Demasiadas interpelaciones exteriores van a afectar también su inserción escolar, la obtención de un lugar eventual para alimentarse, una decisión de permanencia en la institución, la situación económica de la familia. Basta con que un miembro del equipo de cuidantes participe una sola vez en tales reuniones que desembocan en una decisión de realidad (aunque dicha decisión no concierna más que a la dimensión simbólica de aquella realidad) para que todas las relaciones con todos los clientes resulten perturbadas.

Y el contrato de no-injerencia en su realidad es un caso especial, opción deliberada por parte de los cuidantes, y no aplicación sistemática de reglas establecidas.

Los psiquiatras de adultos eran tradicionalmente considerados actores sociales, sobre todo en el territorio de la exclusión (ley de 1878 que regulaba el internamiento, ley de 1968 para la protección de los bienes); su función se completaba con la persona de la asistenta social de higiene mental, encargada de la reinserción: búsqueda de un trabajo, protegido o no, acción sobre la tolerancia de la vecindad. Nada comparable a la presencia cotidiana de la dimensión social en psiquiatría pública de niños, que obliga a tener en cuenta los efectos de repercusión recíproca de las perturbaciones y de la «realidad» escolar: por ejemplo, los efectos de las perturbaciones del niño sobre su adaptación escolar, pero también los de la institución escolar sobre las perturbaciones del niño.

El sector permite también poner en evidencia que la designación de las perturbaciones en un individuo es también una manera de enmascarar esas interferencias con otras dimensiones: familiar, escolar, institucional, social.

Estas graves cuestiones se vuelven a encontrar en aquello que el intersector propone como respuestas a las necesidades.

DIVERSIDADES TERAPÉUTICAS

Frente a esos conjuntos, el intersector se ve obligado a proponer e instalar otro conjunto: uno de aproximaciones terapéuticas conducidas por un equipo de cuidantes.

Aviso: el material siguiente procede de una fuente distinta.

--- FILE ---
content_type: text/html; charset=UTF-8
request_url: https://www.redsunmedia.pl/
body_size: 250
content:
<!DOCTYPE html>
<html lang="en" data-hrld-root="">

La práctica de psiquiatría infanto-juvenil, desde el momento en que toma en cuenta todas esas dimensiones, requiere aproximaciones terapéuticas multidimensionales diversificadas.

Las costumbres terapéuticas monodimensionales psiquiátricas solo pueden ser suficientes para cada uno de los miembros de un servicio, al menos a escala de equipo. Uno puede, a lo sumo, ejercer toda una carrera de psiquiatra de adultos aplicando únicamente el psicoanálisis o la quimioterapia, por ejemplo. El contenido de una terapia a otra será diferente, pero la estructura del encuentro con el cuidante será siempre la misma.

Con el niño, el medicamento y/o el intercambio verbal no pueden agotar el encuentro. La aproximación tiene que ser forzosamente diversificada, y no puede ser codificada según un protocolo regulado de manera estricta.